* _Selected extract_
Measure Latent Quantities from Text Using Pairwise Comparisons • textscale

textscale measures latent quantities from text — things like ideological tone, argument persuasiveness, or ad negativity — by combining pairwise comparisons with text embeddings. You provide a collection of documents and a question (e.g., “Which ad is more negative?”). An LLM annotates a sample of document pairs. textscale then fits a ridge logistic regression on embedding differences to identify the latent dimension, and uses it to score any document — including ones never directly compared.

Installation

# install.packages("pak")
pak::pak("joeornstein/textscale")

textscale uses ellmer for LLM calls and fuzzylink for embeddings. Both require an OpenAI API key.

API Key Setup

To install your key in .Renviron for use across sessions, run:

fuzzylink::openai_api_key("your-key-here", install = TRUE)
readRenviron("~/.Renviron")  # reload so the key is available immediately

You can get a key at platform.openai.com. To verify it’s set: Sys.getenv("OPENAI_API_KEY").

Usage

library(textscale)

result <- textscale(
  documents = docs,
  prompt    = "Which political ad is more negative toward its opponent?",
  seed      = 42
)
#> textscale result
#>   Documents scored:  500
#>   Validation:        85.0% accuracy on 5,000 test pairs (ICI = 0.042)

# Document scores with 95% confidence intervals
result$scores

# Calibration plot
plot(result)

See the Measuring Political Ad Tone vignette for a worked example using the Carlson & Montgomery (2017) Wisconsin ads dataset.

textscale() handles the full pipeline: generating pairwise comparisons, retrieving embeddings, annotating pairs via the OpenAI Batch API, fitting and validating a model on a held-out test split, refitting on all comparisons, and returning scores for every document.

The individual pipeline steps are also exported if you need finer control:

Function	Purpose
`generate_comparisons()`	Create train/test comparison pairs
`get_embeddings()`	Retrieve text embeddings
`annotate_comparisons()`	Annotate pairs with an LLM
`fit_model()`	Fit or refit the model
`validate_model()`	Evaluate accuracy on held-out test pairs
`score_documents()`	Score documents on the latent dimension

How it works

For each annotated pair, textscale computes the difference between the two document embeddings and labels it 1 if document A won and 0 if B won. A ridge logistic regression fit on these differences identifies a direction in embedding space that best separates winners from losers — that direction is the latent dimension. Projecting any document’s embedding onto this direction gives its score, making it straightforward to scale new documents without any additional LLM calls.

Citation

If you use textscale in published research, please cite:

Ornstein, Joseph T. (2026). textscale: Measure Latent Quantities from Text Using Pairwise Comparisons. R package version 0.0.0.9000.

* _Extracted material_
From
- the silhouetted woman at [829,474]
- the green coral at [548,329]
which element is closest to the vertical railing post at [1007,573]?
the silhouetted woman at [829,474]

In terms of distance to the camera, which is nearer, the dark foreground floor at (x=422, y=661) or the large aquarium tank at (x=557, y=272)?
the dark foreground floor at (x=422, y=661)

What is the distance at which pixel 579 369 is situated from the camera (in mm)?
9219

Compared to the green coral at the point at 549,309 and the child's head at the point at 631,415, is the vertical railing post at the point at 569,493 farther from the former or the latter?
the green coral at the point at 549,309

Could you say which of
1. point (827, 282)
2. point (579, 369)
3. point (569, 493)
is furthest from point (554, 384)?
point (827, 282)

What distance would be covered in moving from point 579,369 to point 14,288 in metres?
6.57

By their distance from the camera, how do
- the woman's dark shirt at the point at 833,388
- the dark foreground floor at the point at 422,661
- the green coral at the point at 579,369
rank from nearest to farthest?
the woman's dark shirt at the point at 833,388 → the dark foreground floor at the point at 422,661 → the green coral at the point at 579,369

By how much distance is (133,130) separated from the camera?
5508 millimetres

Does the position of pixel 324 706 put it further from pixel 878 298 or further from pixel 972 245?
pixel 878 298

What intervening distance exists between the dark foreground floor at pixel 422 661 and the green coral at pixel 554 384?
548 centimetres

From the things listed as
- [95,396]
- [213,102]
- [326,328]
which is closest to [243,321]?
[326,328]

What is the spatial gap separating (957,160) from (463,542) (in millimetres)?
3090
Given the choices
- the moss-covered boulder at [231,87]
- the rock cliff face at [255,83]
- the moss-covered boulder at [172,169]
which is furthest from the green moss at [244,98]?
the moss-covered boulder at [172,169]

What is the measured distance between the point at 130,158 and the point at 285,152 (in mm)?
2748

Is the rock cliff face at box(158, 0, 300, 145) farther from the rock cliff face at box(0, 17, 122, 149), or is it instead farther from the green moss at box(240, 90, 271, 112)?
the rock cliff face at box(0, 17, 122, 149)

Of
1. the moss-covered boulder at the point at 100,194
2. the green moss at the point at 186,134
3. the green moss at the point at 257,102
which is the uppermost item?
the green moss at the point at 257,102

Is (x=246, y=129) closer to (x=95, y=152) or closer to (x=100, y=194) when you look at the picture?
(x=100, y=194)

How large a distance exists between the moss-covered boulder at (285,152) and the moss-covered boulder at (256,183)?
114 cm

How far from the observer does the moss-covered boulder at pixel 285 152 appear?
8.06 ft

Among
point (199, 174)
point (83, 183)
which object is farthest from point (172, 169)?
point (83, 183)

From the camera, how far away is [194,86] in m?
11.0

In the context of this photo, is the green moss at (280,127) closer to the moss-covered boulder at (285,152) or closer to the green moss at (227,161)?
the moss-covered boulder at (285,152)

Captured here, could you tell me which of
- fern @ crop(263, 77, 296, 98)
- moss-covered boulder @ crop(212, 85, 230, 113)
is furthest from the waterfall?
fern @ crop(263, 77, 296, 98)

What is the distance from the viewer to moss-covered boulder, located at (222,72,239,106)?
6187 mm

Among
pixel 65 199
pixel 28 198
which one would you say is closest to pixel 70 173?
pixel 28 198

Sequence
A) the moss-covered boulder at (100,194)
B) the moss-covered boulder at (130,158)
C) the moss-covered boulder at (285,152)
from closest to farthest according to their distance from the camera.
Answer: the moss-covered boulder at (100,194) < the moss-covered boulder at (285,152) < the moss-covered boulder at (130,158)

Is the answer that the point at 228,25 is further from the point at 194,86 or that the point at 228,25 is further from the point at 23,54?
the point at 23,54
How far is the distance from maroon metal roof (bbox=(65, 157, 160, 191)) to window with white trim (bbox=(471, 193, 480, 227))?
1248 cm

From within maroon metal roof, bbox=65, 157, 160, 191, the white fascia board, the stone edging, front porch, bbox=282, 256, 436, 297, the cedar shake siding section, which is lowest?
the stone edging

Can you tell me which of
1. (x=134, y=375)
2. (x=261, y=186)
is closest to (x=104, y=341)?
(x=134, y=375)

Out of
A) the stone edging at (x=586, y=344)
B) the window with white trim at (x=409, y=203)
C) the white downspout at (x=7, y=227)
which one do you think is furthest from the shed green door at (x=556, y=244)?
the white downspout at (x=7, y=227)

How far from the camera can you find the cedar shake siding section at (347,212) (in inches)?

* _Activity 1_
According to the textscale page, which package handles LLM calls, and which handles embeddings?
* _Activity 2_
Change "embedding space" to "vector space" in the passage of the textscale page that opens with the words containing "How it works" and closes with "package version 0.0.0.9000.", then give that passage.
The rows have no connection to the textscale page.

* _Exercise answer 1_
ellmer handles LLM calls, and fuzzylink handles embeddings.

* _Exercise answer 2_
How it works

For each annotated pair, textscale computes the difference between the two document embeddings and labels it 1 if document A won and 0 if B won. A ridge logistic regression fit on these differences identifies a direction in vector space that best separates winners from losers — that direction is the latent dimension. Projecting any document’s embedding onto this direction gives its score, making it straightforward to scale new documents without any additional LLM calls.

Citation

If you use textscale in published research, please cite:

Ornstein, Joseph T. (2026). textscale: Measure Latent Quantities from Text Using Pairwise Comparisons. R package version 0.0.0.9000.